Parental Rights

Illinois Teacher Cleared in Religious Conversion Suit

Federal court rejects parental claims over daughter’s shift from Islam to Christianity

11 min read

Can a Teacher Secretly Facilitate a Student’s Religious Conversion?

A federal judge just cleared an Illinois history teacher who provided a Bible to a Muslim student and connected her with Christian converts without her parents’ knowledge. While the court ruled this was not “unconstitutional coercion,” the legal battle is far from over.

The parents now face a defamation trial for calling the teacher a “groomer” in the media, a case that could redefine the boundaries of parental rights and teacher influence in public schools.

Read the full analysis of Chaudhry v. Thorsen, including a hypothetical dissent, and see how it compares to high-profile gender identity disclosure cases.

Case Info: Chaudhry et al v. Community Unit School District 300 Board of Education et al Case No. 3:20-CV-50381 Date: March 18, 2026

What were the facts of the Chaudhry v. Thorsen case?

The dispute centered on Aliya Chaudhry, who attended Jacobs High School between 2017 and 2019. Aliya, raised in a Muslim household, testified that she had been questioning her faith her “entire life”. She approached Thorsen, a social studies teacher and faculty sponsor for a student led Bible group, because she viewed him as a “nice guy” who understood religion in a historical context.

During their interactions:

  • Thorsen answered Aliya’s questions about the Bible and Christianity.

  • He encouraged her to speak with her parents or an imam about her doubts.

  • At Aliya’s request, he provided her with a Bible given by a third party.

  • He connected her with community members who had converted from Islam to Christianity after she expressed fear of her parents’ reaction.

Aliya converted on November 14, 2018, asserting it was the result of her own research. When her parents discovered a Bible in her room in February 2019, they lodged a complaint, leading to Thorsen’s suspension and eventual resignation.

Why did the court dismiss the Establishment Clause claims?

Judge Johnston applied the “coercion test” to determine if Thorsen had unconstitutionally established religion. The court found no violation because Aliya was not a “captive audience”. To the contrary, she sought Thorsen out voluntarily and attended only a few meetings of the student led “Uprising” club.

The court noted that:

  • No religious activity was mandatory.

  • Thorsen’s actions did not involve school sanctioned prayer.

  • The teacher student relationship was built on a rapport where the student felt non judged, rather than pressured.

How does this compare to failure to disclose gender identity cases?

The Chaudhry ruling arrives amid a national legal shift regarding parent notification in schools. In cases like Foote v. Ludlow School Committee (2025), parents challenged school protocols that allowed students to change names and pronouns without parental notification. In Foote, the First Circuit initially dismissed parental claims, arguing that parents do not have a constitutional right to dictate administrative decisions of educators.

However, the Chaudhry case differs in a key legal aspect:

  • Active Concealment vs. Passive Response: In gender disclosure cases, parents often argue that schools have formal policies prohibiting staff from telling parents. In Chaudhry, the court found Thorsen acted individually and even encouraged the student to speak to her parents.

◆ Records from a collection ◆
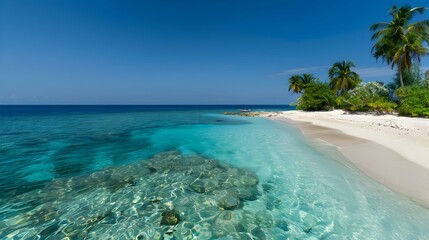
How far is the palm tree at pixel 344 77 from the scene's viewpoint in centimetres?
3741

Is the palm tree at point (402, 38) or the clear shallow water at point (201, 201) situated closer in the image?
the clear shallow water at point (201, 201)

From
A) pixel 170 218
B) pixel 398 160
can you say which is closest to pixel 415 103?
pixel 398 160

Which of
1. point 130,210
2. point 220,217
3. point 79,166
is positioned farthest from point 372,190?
point 79,166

◆ INSTRUCTIONS FOR THE TASK ◆
Continue the article on the Chaudhry v. Thorsen ruling, starting after its final sentence.

◆ RESPONSE TO THIS EXERCISE ◆
  • Constitutional Standing: The court in Chaudhry emphasized that “parents suffer no legal injury when their child uses his or her own free will and independent judgment” to change beliefs. This matches findings in cases like Mahmoud v. Taylor (2025), which explored the limits of teacher influence on young students.

What is the status of Thorsen’s defamation counterclaim?

The court denied summary judgment on Thorsen’s counterclaim for defamation per se. After the lawsuit was filed, the parents spoke to news outlets, using terms like “brainwashed,” “indoctrinated,” and “groomed”. Thorsen argues these statements damaged his professional reputation.

While the parents admit to using the word “brainwashed,” they claim “groomed” may have been the reporter’s interpretation. Judge Johnston ruled that a jury must decide:

  1. Whether the parents actually published the word “groomed” to the media.

  2. Whether “indoctrinating” or “brainwashing” a student is “substantially true” given Thorsen’s actions.

  3. If these terms imply a lack of integrity in his professional duties.


Commentary

The court’s decision in Chaudhry correctly identifies the distinction between state coercion and individual mentorship. Under the First Amendment, a teacher does not lose their identity as a person of faith simply because they enter a public classroom. When a student initiates a conversation about religion, a teacher who provides honest answers is acting as a resource, not a state sponsored chaplain. The parents’ attempt to use the Establishment Clause as a sword to punish a teacher for a student’s independent change of heart was a bridge too far for the law.

The dismissal of the substantive due process claim also reinforces the reality that parental rights are not absolute once a child enters the public school system. The law protects parents from state mandated indoctrination, but it does not protect them from the marketplace of ideas that a high school naturally provides. If a teenager reads the Bible on her own and decides she prefers it to the Quran, the teacher who facilitated her access to that book has not stolen the child’s upbringing; he has merely assisted her in her own intellectual and spiritual inquiry.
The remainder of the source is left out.